RPP – Qu’attendez-vous de la communauté internationale, et notamment des États-Unis ? La seconde administration du Président Trump peut-elle avoir des conséquences sur l’Afghanistan ?
Ahmed Massoud – Absolument. Il faut savoir que l’éventualité d’un nouvel accord avec l’Iran aura automatiquement des conséquences pour l’Afghanistan. Si l’Iran a soutenu les talibans, c’est à cause de l’hostilité entre Téhéran et Washington. Un Iran fort signifie un endurcissement du régime taliban. A l’inverse, les talibans pourront être affaiblis.
RPP – Quel est le rôle du Qatar ?
Ahmed Massoud – L’État du Qatar est un pays très important pour nous. Aujourd’hui, le Qatar a un rôle essentiel : il peut amener les talibans à adopter une attitude responsable.

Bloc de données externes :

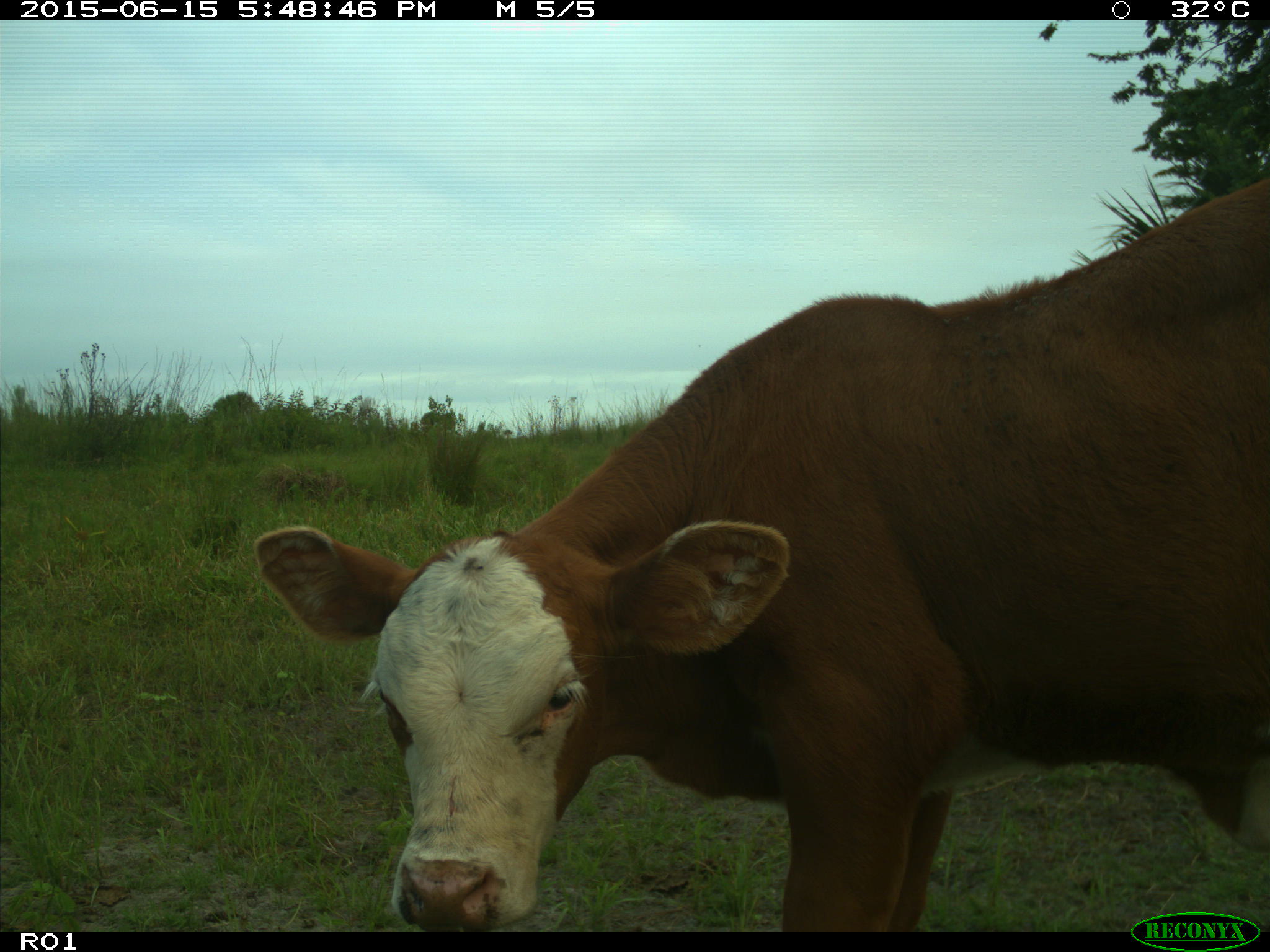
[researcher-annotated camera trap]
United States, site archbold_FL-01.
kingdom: Animalia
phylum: Chordata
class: Mammalia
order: Artiodactyla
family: Bovidae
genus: Bos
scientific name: Bos taurus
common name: domestic cow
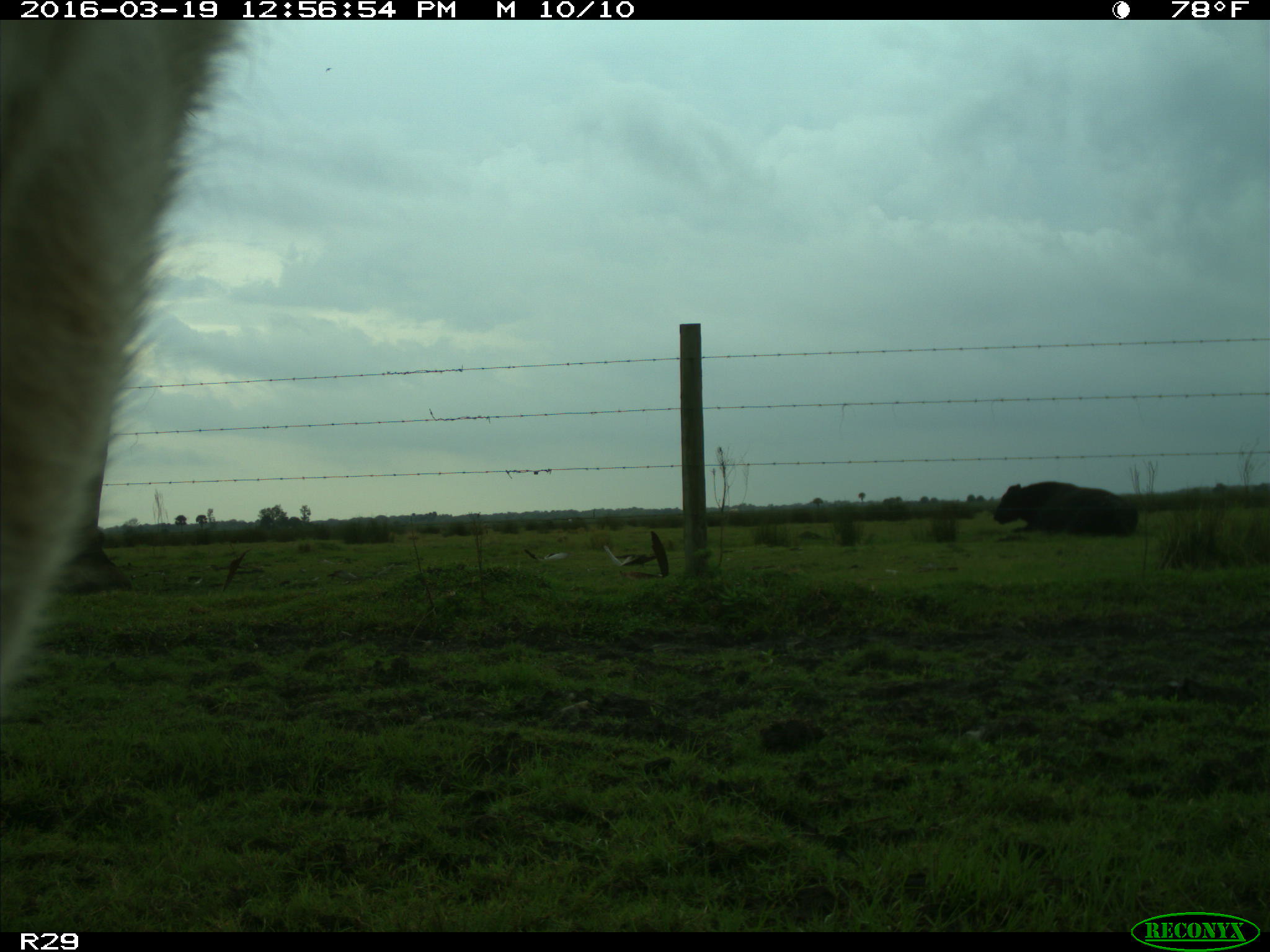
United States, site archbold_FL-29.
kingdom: Animalia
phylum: Chordata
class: Mammalia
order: Artiodactyla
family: Bovidae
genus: Bos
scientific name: Bos taurus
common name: domestic cow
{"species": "Bos taurus (domestic cow)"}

L’évolution d’Ahmed Al Charaa en Syrie depuis son arrivée au pouvoir, démontre que c’est possible.
RPP – Vous avez dit que vous combattiez 21 groupes en Afghanistan. De quoi s’agit-il ?
Ahmed Massoud – Exactement. Ce ne sont pas seulement les talibans qui ont créé en Afghanistan une situation qui est devenue un lieu privilégié pour le développement des groupes terroristes. Mais également Al-Qaïda, Tehrik-i-Taliban Pakistan (TTP), ITPK, etc.
Ayman Mohamed Rabie Al Zawahiri, chef d’Al-Qaïda de 2011 jusqu’à sa mort le 31 juillet 2022, a été éliminé à Kaboul, dans la « zone verte » même, dans le quartier de Sherpur, le quartier le plus huppé de la capitale. Comment expliquer cette réalité ? À cause de ses liens avec le régime taliban. Comment imaginer qu’il vivait dans le quartier le plus sûr de la capitale ? Al-Qaïda et Daech existent en Afghanistan, entre autres, sans l’approbation et le soutien total du régime. Nous les combattons également.
Je crois en notre jeunesse, en cette volonté de nos peuples de parvenir à un cadre meilleur. Cet esprit volontaire est un autre élément que nous avons en commun, dans un environnement international en pleine évolution, et exige que nous construisions de nouveaux cadres de coopération.